Show that $\pi_1 \left (\mathbb R^2 \setminus \mathbb Z^2 \right )$ is non-trivial.

My Attempt $:$

We know that $\mathbb R^2 \setminus \{(0,0) \}$ deformation retracts to $S^1.$ Scaling down by any $r \gt 0$ we can deform the punctured plane to a circle of radius $r$ and the deformation is precisely given by the continuous map $H : \mathbb R^2 \setminus \{(0,0) \} \times I \longrightarrow \mathbb R^2 \setminus \{(0,0) \}$ defined by $(x,t) \mapsto (1 - t) x + t \frac {r x} {\|x\|},$ $x \in \mathbb R^2 \setminus \{(0,0) \}$ and $t \in I.$ One can easily show that $H$ is a strong deformation retract and consequently all the points on the circle $C_r$ centered at the origin and radius $r \gt 0$ remains fixed during the homotopy. Now fix some $0 \lt r \lt 1$ and consider the loop $\gamma$ in $\mathbb R^2 \setminus \{(0,0) \}$ which traverses the circle $C_r$ once in the anticlockwise direction. Then after deformation $\gamma$ maps to itself which is a non-trivial loop in $C_r$ as $\pi_1 (C_r) \cong \mathbb Z$ and $\gamma$ corresponds to $1 \in \mathbb Z.$ So $\gamma,$ thought of as a loop in $\mathbb R^2 \setminus \{(0,0) \},$ is non-trivial as well since $\pi_1 (C_r) \cong \pi_1 \left (\mathbb R^2 \setminus \{(0,0) \} \right ).$ Then it follows that $\gamma$ is non-trivial when considered it as a loop in $\mathbb R^2 \setminus \mathbb Z^2$ as $\mathbb R^2 \setminus \mathbb Z^2 \subseteq \mathbb R^2 \setminus \{(0,0) \}.$

Am I right with my reasoning or is there anything needs to be added? Any suggestion in this regard would be warmly appreciated.

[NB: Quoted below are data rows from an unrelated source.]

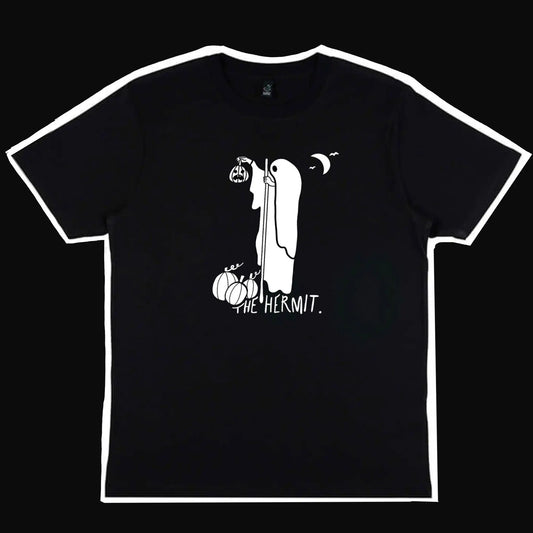 The Hermit Tarot card Black T-shirt Leftbians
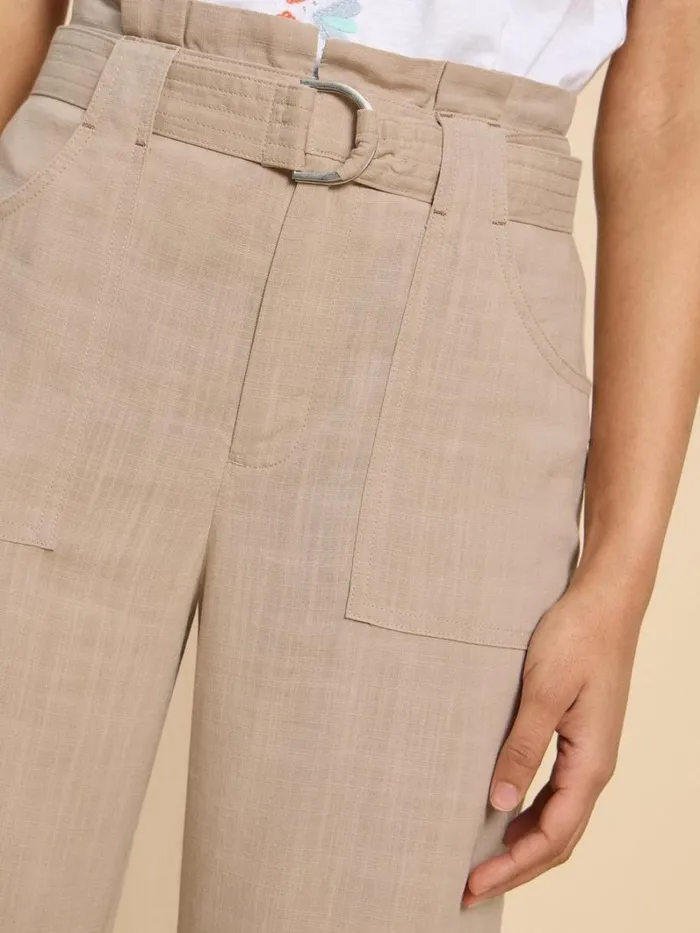 White Stuff TROUSERS Teakie Tencel Linen Trouser Light Natural 8211 Women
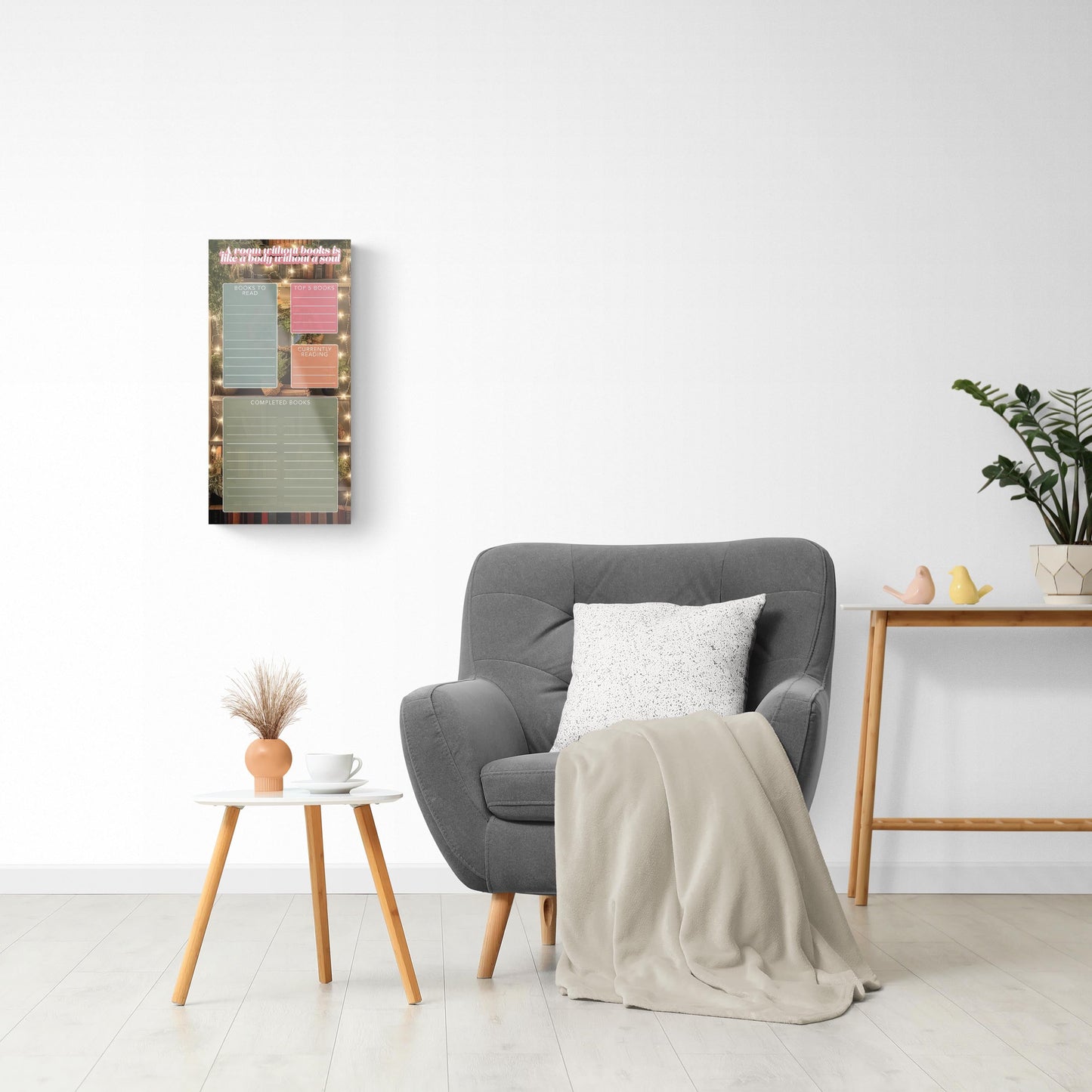 Lighted Book Nook Reading Tracker | 12x24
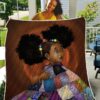 African Black Kid Quilt - Colorful Melanin Poppin Adorable Kid Quilt Quilt Single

Thanks for investing your valuable time on my question.

Answer 1

Your proof is absolutely correct. Here is a suggestion making it a bit more "elegant".

Let $X = \mathbb R^2 \setminus \mathbb Z^2$ and $C \subset X$ be the circle with center at the origin and radius $1/2$. Let $i : C \to X$ be the inclusion.

There is a retraction $r : X \to C$ given by $r(x) = \dfrac{x}{2\lVert x \rVert}$.

Then $r \circ i = id_C$ and therefore $$r_* \circ i_* = id$$ for the induced homomorphisms on the fundamental groups (as basepoint for both spaces $C,X$ take any $c_0 \in C)$. This makes it impossible that $\pi_1(\mathbb R^2 \setminus \mathbb Z^2) = 0$ because in that case we would get $r_* \circ i_* = 0$ which contradicts the fact that $\pi_1(C) \ne 0$.